The library had to close in March 2007 due to construction defects.
The Superior Auditor of the Federation detected 36 construction irregularities and issued 13 motions of responsibility for public servants of the federal government. Among the irregularities found was the misplacement of marble blocks at a cost of 15 million pesos (roughly 1.4 million dollars).

During Calderón's administration, efforts to restore it continued with a further investment of 32 million pesos (roughly US$3 million).

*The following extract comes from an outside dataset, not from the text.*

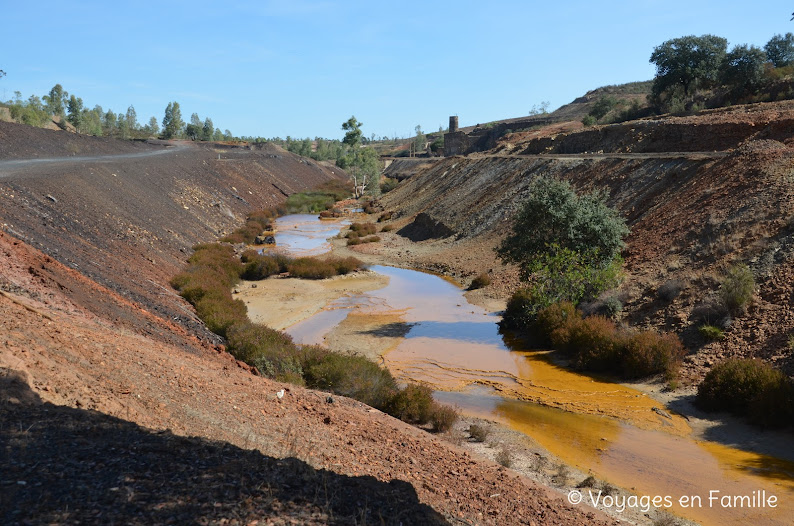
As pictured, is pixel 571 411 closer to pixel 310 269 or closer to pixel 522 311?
pixel 522 311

It was reopened to the public in November 2008 after 22 months.

==Architecture==

The winning proposal for the library was designed by the Mexican architects Alberto Kalach and Juan Palomar. Lily Carr, writing in 2021 noted, "the structure's cavernous, hollowed-out interior of an ossified matrix of suspended, expandable shelves presents the project as an awe-inspiring, chill-inducing spectacular that immerses the first-time visitor in the architects' vision of a library as a container, or 'ark', a carrier of human knowledge."

The library architecture allegedly inspired the 'tesseract' scene of the film Interstellar (2014) although this has never been confirmed and may just be coincidental.